Christelijke encyclopedie

F.W. Grosheide (1926)

Gepubliceerd op 08-01-2020

Gebeente

betekenis & definitie

In de Heilige Schrift worden de woorden gebeente en beenderen, behalve in de eigenlijke beteekenis, dikwijls gebruikt in overdrachtelijken zin: van het geheele lichaam, hetzij levend (Ps. 139 : 15; Spr. 16 : 24), hetzij dood (Gen. 50:25, v.g.

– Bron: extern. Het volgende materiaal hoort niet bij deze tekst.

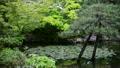 奈良 依水園の風景 15546471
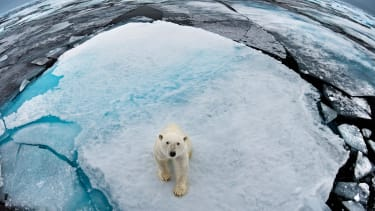 There is now more proof that global warming is a real threat.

Hebr. 11:22; 2 Kon. 13:21); van de persoon des menschen (Ps. 42 : 11; 51 : 10; Spr. 15 : 30); van het leven des menschen (Job 7 : 15, Ps. 34 : 21); van den zetel van gezondheid en kracht, zoodat verbreking, verrotting, verdroging van het gebeente of van de beenderen aanduiding zijn van krankheid, zoo des lichaams als der ziel, in ’t bizonder van hevige gemoedsbewegingen, die ook het lichaam aangrijpen (Num. 24 : 8; Job 4 : 14; Ps. 6 : 3; 22 : 19; 102 : 4; Spr. 14 : 30; Jes. 38 : 13; Jerem. 23 : 9; Klaagl. 3:4).